_DOCUMENTO_.
——

Gli antichi commentatori, tuttavia, non ebbero esitazioni nell'identificarlo con Pier da Morrone, papa Celestino V, ma già nella seconda metà del secolo XIV il Petrarca, nel "De Vita Solitaria", fece un'aperta apologia delle virtù del papa in polemica con Dante e, nel 1313, intervenne la canonizzazione di Celestino V a gettare ombre sull'interpretazione del passo dantesco.

Pier da Morrone, nato ad Isernia o S. Angelo di Limosano da modesta famiglia, intorno al 1210, fece vita eremitica fino al 5 luglio 1294, quando, dopo una lunga vacanza del soglio pontificio, a seguito della morte di Niccolò IV, il 4 aprile 1292, fu eletto papa nel conclave di Perugia, sotto le pressioni di Carlo II d'Angiò.
Dopo una breve esitazione accettò e fu incoronato pontefice il 29 agosto 1294 con il nome di Celestino V e fissò la sua residenza a Napoli. Ben presto si accorse delle trame politiche che lo circondavano e della sua inesperienza ed incapacità a reagire: sotto le pressioni del cardinal Caetani, riunì il concistoro il 3 dicembre 1294 e rinunciò al papato.
Il 24 dicembre gli succedeva il cardinal Caetani stesso con il nome di Bonifacio VIII. Pier da Morrone intendeva riprendere la vita eremitica, ma il nuovo papa, temendo che potesse divenire uno strumento nelle mani dei suoi oppositori, lo fece rinchiudere nel castello di Fumone, dove morì nel maggio del 1296.

——

_VOCI DELL'ESERCIZIO_.
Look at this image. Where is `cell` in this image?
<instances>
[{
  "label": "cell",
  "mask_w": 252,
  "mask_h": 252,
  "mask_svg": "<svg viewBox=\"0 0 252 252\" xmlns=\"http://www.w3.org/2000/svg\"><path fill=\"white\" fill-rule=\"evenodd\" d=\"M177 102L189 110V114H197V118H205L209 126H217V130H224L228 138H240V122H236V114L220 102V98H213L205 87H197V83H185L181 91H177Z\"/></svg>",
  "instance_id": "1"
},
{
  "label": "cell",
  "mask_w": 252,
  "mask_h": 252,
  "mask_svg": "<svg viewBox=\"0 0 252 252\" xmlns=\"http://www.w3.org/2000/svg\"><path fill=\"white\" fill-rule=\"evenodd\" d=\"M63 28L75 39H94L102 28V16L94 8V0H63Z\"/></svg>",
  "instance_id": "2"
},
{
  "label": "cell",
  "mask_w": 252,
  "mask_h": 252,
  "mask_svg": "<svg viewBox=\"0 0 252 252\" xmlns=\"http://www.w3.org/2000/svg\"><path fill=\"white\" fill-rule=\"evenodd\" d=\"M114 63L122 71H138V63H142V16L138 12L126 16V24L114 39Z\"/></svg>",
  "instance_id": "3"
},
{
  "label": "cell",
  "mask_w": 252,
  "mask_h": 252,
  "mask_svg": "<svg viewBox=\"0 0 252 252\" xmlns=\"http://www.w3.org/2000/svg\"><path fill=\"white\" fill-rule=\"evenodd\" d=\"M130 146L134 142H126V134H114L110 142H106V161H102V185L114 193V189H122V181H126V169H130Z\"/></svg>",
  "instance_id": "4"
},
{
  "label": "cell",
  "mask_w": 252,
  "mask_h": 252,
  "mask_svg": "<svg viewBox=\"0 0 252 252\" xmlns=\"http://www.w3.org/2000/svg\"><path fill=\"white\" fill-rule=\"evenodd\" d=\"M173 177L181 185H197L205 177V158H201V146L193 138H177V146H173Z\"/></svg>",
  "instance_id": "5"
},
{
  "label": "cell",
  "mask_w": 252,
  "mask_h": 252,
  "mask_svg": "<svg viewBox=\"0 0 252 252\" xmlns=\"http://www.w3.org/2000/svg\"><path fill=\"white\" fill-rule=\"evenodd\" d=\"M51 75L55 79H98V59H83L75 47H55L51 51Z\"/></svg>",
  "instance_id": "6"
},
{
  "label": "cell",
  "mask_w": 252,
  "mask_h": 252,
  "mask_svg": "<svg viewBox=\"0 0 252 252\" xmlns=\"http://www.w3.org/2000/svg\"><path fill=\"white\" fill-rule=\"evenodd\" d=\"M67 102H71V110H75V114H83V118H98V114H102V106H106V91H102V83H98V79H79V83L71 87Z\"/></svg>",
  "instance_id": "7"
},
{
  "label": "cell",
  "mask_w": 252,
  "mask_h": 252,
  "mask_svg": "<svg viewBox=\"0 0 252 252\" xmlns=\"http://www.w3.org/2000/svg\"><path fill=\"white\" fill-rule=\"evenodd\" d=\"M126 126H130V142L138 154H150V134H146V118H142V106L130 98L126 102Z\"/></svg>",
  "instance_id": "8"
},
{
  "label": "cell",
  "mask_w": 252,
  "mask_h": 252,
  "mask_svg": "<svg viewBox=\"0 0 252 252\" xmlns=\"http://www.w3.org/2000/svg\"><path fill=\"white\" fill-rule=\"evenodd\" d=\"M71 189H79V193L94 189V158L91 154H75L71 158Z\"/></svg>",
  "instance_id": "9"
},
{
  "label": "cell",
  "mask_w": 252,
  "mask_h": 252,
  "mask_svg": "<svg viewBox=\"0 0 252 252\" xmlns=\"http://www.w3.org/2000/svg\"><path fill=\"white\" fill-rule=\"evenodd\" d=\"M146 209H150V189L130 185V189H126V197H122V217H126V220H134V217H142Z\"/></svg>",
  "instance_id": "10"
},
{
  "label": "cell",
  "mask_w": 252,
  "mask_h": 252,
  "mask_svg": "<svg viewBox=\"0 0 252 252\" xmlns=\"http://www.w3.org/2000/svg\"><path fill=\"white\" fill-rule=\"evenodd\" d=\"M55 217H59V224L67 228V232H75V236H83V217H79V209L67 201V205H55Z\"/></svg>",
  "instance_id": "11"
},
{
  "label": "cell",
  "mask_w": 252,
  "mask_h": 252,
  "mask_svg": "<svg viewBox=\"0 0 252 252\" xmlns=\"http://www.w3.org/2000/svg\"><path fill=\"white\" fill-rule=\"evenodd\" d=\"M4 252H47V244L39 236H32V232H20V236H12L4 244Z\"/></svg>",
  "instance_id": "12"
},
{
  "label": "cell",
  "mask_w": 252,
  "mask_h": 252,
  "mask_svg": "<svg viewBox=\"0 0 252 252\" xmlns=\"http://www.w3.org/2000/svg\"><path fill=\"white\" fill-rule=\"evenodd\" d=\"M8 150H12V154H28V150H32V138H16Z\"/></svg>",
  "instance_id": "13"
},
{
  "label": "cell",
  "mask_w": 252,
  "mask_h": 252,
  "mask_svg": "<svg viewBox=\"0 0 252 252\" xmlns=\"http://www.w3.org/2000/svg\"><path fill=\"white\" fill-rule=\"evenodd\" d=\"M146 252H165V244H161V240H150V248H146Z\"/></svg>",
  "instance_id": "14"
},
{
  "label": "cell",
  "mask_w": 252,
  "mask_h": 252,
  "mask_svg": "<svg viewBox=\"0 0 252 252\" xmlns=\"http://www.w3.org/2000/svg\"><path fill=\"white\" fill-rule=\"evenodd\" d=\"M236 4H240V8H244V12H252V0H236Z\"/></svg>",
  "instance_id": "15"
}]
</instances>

——

_ESERCIZI DA SVOLGERE_.
A – Stabilisci se ciascuna delle affermazioni seguenti concorda con il documento su Celestino V, rispondendo sì o no e citando tra virgolette le parole del documento che lo dimostrano. (i) Pier da Morrone fu incoronato pontefice il 29 agosto 1294. (ii) Da papa fissò la sua residenza a Perugia. (iii) Morì nel castello di Fumone nel maggio del 1296.
B – Riporta testualmente le righe delle voci a partire dalla prima fino alla riga che contiene "63L122 71H138V63H142V16L138 12L126", inclusa.

_SOLUZIONI DEGLI ESERCIZI_.
A –
(i) Sì: "fu incoronato pontefice il 29 agosto 1294"
(ii) No: "fissò la sua residenza a Napoli"
(iii) Sì: "lo fece rinchiudere nel castello di Fumone, dove morì nel maggio del 1296"

B –
Look at this image. Where is `cell` in this image?
<instances>
[{
  "label": "cell",
  "mask_w": 252,
  "mask_h": 252,
  "mask_svg": "<svg viewBox=\"0 0 252 252\" xmlns=\"http://www.w3.org/2000/svg\"><path fill=\"white\" fill-rule=\"evenodd\" d=\"M177 102L189 110V114H197V118H205L209 126H217V130H224L228 138H240V122H236V114L220 102V98H213L205 87H197V83H185L181 91H177Z\"/></svg>",
  "instance_id": "1"
},
{
  "label": "cell",
  "mask_w": 252,
  "mask_h": 252,
  "mask_svg": "<svg viewBox=\"0 0 252 252\" xmlns=\"http://www.w3.org/2000/svg\"><path fill=\"white\" fill-rule=\"evenodd\" d=\"M63 28L75 39H94L102 28V16L94 8V0H63Z\"/></svg>",
  "instance_id": "2"
},
{
  "label": "cell",
  "mask_w": 252,
  "mask_h": 252,
  "mask_svg": "<svg viewBox=\"0 0 252 252\" xmlns=\"http://www.w3.org/2000/svg\"><path fill=\"white\" fill-rule=\"evenodd\" d=\"M114 63L122 71H138V63H142V16L138 12L126 16V24L114 39Z\"/></svg>",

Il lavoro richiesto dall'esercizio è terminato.